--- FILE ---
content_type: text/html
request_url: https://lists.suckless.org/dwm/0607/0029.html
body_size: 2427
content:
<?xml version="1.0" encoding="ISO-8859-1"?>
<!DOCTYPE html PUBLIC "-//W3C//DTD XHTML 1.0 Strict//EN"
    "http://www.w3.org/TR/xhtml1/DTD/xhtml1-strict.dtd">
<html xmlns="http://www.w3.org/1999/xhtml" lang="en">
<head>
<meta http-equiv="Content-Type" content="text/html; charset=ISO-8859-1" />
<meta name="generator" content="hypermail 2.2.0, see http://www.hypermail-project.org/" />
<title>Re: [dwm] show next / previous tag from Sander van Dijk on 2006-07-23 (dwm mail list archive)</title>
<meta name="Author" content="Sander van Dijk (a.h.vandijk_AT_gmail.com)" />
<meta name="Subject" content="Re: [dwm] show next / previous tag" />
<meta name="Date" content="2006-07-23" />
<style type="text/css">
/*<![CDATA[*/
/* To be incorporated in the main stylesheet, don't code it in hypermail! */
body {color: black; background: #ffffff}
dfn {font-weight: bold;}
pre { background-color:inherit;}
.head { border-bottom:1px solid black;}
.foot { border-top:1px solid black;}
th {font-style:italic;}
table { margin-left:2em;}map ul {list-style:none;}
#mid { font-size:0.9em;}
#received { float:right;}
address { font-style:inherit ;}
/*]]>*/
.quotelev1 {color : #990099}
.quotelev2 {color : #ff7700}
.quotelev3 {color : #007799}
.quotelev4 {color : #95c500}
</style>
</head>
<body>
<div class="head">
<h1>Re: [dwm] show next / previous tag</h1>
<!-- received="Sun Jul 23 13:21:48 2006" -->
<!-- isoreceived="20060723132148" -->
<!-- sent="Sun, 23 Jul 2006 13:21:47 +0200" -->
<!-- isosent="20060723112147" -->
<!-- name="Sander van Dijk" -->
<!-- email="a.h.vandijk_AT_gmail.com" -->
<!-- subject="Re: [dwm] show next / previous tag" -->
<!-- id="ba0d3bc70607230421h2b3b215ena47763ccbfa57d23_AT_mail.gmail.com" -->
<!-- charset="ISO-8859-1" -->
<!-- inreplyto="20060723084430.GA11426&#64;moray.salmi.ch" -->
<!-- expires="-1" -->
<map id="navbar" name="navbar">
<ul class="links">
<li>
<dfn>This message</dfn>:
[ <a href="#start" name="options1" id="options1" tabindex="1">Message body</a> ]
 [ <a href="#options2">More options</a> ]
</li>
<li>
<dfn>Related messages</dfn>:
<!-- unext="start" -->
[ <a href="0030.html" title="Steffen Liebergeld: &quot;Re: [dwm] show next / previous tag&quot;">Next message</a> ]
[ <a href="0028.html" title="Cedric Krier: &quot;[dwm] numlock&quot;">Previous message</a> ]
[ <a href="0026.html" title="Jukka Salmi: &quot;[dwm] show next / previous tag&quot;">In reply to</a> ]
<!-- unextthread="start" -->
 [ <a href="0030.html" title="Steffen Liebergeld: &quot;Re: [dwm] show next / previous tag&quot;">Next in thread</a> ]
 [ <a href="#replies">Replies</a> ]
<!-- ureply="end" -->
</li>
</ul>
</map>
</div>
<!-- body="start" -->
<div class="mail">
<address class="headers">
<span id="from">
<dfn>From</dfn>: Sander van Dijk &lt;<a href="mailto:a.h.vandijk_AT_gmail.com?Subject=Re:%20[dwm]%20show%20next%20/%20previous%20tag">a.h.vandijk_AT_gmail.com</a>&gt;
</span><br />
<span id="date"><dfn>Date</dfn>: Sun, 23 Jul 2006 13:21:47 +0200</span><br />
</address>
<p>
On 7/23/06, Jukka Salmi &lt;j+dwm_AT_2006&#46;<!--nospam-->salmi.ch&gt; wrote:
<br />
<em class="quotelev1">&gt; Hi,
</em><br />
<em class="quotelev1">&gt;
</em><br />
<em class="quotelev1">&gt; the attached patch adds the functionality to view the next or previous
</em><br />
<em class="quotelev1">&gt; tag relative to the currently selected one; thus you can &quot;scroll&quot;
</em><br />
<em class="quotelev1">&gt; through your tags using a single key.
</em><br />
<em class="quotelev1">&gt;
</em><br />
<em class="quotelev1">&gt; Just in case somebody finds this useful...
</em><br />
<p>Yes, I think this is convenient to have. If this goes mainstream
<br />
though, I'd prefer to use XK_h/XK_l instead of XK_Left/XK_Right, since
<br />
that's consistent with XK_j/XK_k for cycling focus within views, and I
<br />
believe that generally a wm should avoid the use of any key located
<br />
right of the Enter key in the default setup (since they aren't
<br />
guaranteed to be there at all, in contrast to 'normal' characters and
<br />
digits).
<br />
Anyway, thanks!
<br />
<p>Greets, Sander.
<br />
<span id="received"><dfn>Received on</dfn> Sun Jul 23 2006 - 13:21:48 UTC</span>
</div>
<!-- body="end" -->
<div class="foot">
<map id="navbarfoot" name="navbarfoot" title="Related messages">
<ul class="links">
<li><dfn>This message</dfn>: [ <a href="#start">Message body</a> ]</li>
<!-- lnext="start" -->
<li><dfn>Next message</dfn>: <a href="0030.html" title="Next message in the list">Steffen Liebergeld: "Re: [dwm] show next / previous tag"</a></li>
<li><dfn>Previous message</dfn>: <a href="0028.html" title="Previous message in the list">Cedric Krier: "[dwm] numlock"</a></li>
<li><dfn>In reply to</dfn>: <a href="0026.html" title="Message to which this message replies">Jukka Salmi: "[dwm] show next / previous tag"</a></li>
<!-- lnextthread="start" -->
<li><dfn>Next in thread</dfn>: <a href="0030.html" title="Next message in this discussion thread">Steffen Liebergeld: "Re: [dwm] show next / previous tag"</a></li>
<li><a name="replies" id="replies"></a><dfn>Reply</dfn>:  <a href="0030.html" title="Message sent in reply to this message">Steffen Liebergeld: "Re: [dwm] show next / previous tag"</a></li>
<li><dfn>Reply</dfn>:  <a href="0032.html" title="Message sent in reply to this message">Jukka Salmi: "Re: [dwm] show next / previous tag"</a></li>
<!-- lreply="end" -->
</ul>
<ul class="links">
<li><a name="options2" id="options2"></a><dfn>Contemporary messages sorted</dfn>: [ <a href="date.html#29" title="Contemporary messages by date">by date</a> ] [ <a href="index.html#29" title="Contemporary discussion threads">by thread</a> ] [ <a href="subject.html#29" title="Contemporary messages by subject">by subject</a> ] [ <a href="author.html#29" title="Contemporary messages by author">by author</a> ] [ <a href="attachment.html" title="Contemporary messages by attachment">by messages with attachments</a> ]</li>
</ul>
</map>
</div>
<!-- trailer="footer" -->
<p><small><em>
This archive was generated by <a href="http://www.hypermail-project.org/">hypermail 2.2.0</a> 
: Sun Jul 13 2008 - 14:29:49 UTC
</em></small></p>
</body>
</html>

***

> **WHAT IS NEEDED**:
Whatever appears in the data above should be set down again exactly.

> **PROBLEM SOLUTION**:
--- FILE ---
content_type: text/html
request_url: https://lists.suckless.org/dwm/0607/0029.html
body_size: 2427
content:
<?xml version="1.0" encoding="ISO-8859-1"?>
<!DOCTYPE html PUBLIC "-//W3C//DTD XHTML 1.0 Strict//EN"
    "http://www.w3.org/TR/xhtml1/DTD/xhtml1-strict.dtd">
<html xmlns="http://www.w3.org/1999/xhtml" lang="en">
<head>
<meta http-equiv="Content-Type" content="text/html; charset=ISO-8859-1" />
<meta name="generator" content="hypermail 2.2.0, see http://www.hypermail-project.org/" />
<title>Re: [dwm] show next / previous tag from Sander van Dijk on 2006-07-23 (dwm mail list archive)</title>
<meta name="Author" content="Sander van Dijk (a.h.vandijk_AT_gmail.com)" />
<meta name="Subject" content="Re: [dwm] show next / previous tag" />
<meta name="Date" content="2006-07-23" />
<style type="text/css">
/*<![CDATA[*/
/* To be incorporated in the main stylesheet, don't code it in hypermail! */
body {color: black; background: #ffffff}
dfn {font-weight: bold;}
pre { background-color:inherit;}
.head { border-bottom:1px solid black;}
.foot { border-top:1px solid black;}
th {font-style:italic;}
table { margin-left:2em;}map ul {list-style:none;}
#mid { font-size:0.9em;}
#received { float:right;}
address { font-style:inherit ;}
/*]]>*/
.quotelev1 {color : #990099}
.quotelev2 {color : #ff7700}
.quotelev3 {color : #007799}
.quotelev4 {color : #95c500}
</style>
</head>
<body>
<div class="head">
<h1>Re: [dwm] show next / previous tag</h1>
<!-- received="Sun Jul 23 13:21:48 2006" -->
<!-- isoreceived="20060723132148" -->
<!-- sent="Sun, 23 Jul 2006 13:21:47 +0200" -->
<!-- isosent="20060723112147" -->
<!-- name="Sander van Dijk" -->
<!-- email="a.h.vandijk_AT_gmail.com" -->
<!-- subject="Re: [dwm] show next / previous tag" -->
<!-- id="ba0d3bc70607230421h2b3b215ena47763ccbfa57d23_AT_mail.gmail.com" -->
<!-- charset="ISO-8859-1" -->
<!-- inreplyto="20060723084430.GA11426&#64;moray.salmi.ch" -->
<!-- expires="-1" -->
<map id="navbar" name="navbar">
<ul class="links">
<li>
<dfn>This message</dfn>:
[ <a href="#start" name="options1" id="options1" tabindex="1">Message body</a> ]
 [ <a href="#options2">More options</a> ]
</li>
<li>
<dfn>Related messages</dfn>:
<!-- unext="start" -->
[ <a href="0030.html" title="Steffen Liebergeld: &quot;Re: [dwm] show next / previous tag&quot;">Next message</a> ]
[ <a href="0028.html" title="Cedric Krier: &quot;[dwm] numlock&quot;">Previous message</a> ]
[ <a href="0026.html" title="Jukka Salmi: &quot;[dwm] show next / previous tag&quot;">In reply to</a> ]
<!-- unextthread="start" -->
 [ <a href="0030.html" title="Steffen Liebergeld: &quot;Re: [dwm] show next / previous tag&quot;">Next in thread</a> ]
 [ <a href="#replies">Replies</a> ]
<!-- ureply="end" -->
</li>
</ul>
</map>
</div>
<!-- body="start" -->
<div class="mail">
<address class="headers">
<span id="from">
<dfn>From</dfn>: Sander van Dijk &lt;<a href="mailto:a.h.vandijk_AT_gmail.com?Subject=Re:%20[dwm]%20show%20next%20/%20previous%20tag">a.h.vandijk_AT_gmail.com</a>&gt;
</span><br />
<span id="date"><dfn>Date</dfn>: Sun, 23 Jul 2006 13:21:47 +0200</span><br />
</address>
<p>
On 7/23/06, Jukka Salmi &lt;j+dwm_AT_2006&#46;<!--nospam-->salmi.ch&gt; wrote:
<br />
<em class="quotelev1">&gt; Hi,
</em><br />
<em class="quotelev1">&gt;
</em><br />
<em class="quotelev1">&gt; the attached patch adds the functionality to view the next or previous
</em><br />
<em class="quotelev1">&gt; tag relative to the currently selected one; thus you can &quot;scroll&quot;
</em><br />
<em class="quotelev1">&gt; through your tags using a single key.
</em><br />
<em class="quotelev1">&gt;
</em><br />
<em class="quotelev1">&gt; Just in case somebody finds this useful...
</em><br />
<p>Yes, I think this is convenient to have. If this goes mainstream
<br />
though, I'd prefer to use XK_h/XK_l instead of XK_Left/XK_Right, since
<br />
that's consistent with XK_j/XK_k for cycling focus within views, and I
<br />
believe that generally a wm should avoid the use of any key located
<br />
right of the Enter key in the default setup (since they aren't
<br />
guaranteed to be there at all, in contrast to 'normal' characters and
<br />
digits).
<br />
Anyway, thanks!
<br />
<p>Greets, Sander.
<br />
<span id="received"><dfn>Received on</dfn> Sun Jul 23 2006 - 13:21:48 UTC</span>
</div>
<!-- body="end" -->
<div class="foot">
<map id="navbarfoot" name="navbarfoot" title="Related messages">
<ul class="links">
<li><dfn>This message</dfn>: [ <a href="#start">Message body</a> ]</li>
<!-- lnext="start" -->
<li><dfn>Next message</dfn>: <a href="0030.html" title="Next message in the list">Steffen Liebergeld: "Re: [dwm] show next / previous tag"</a></li>
<li><dfn>Previous message</dfn>: <a href="0028.html" title="Previous message in the list">Cedric Krier: "[dwm] numlock"</a></li>
<li><dfn>In reply to</dfn>: <a href="0026.html" title="Message to which this message replies">Jukka Salmi: "[dwm] show next / previous tag"</a></li>
<!-- lnextthread="start" -->
<li><dfn>Next in thread</dfn>: <a href="0030.html" title="Next message in this discussion thread">Steffen Liebergeld: "Re: [dwm] show next / previous tag"</a></li>
<li><a name="replies" id="replies"></a><dfn>Reply</dfn>:  <a href="0030.html" title="Message sent in reply to this message">Steffen Liebergeld: "Re: [dwm] show next / previous tag"</a></li>
<li><dfn>Reply</dfn>:  <a href="0032.html" title="Message sent in reply to this message">Jukka Salmi: "Re: [dwm] show next / previous tag"</a></li>
<!-- lreply="end" -->
</ul>
<ul class="links">
<li><a name="options2" id="options2"></a><dfn>Contemporary messages sorted</dfn>: [ <a href="date.html#29" title="Contemporary messages by date">by date</a> ] [ <a href="index.html#29" title="Contemporary discussion threads">by thread</a> ] [ <a href="subject.html#29" title="Contemporary messages by subject">by subject</a> ] [ <a href="author.html#29" title="Contemporary messages by author">by author</a> ] [ <a href="attachment.html" title="Contemporary messages by attachment">by messages with attachments</a> ]</li>
</ul>
</map>
</div>
<!-- trailer="footer" -->
<p><small><em>
This archive was generated by <a href="http://www.hypermail-project.org/">hypermail 2.2.0</a> 
: Sun Jul 13 2008 - 14:29:49 UTC
</em></small></p>
</body>
</html>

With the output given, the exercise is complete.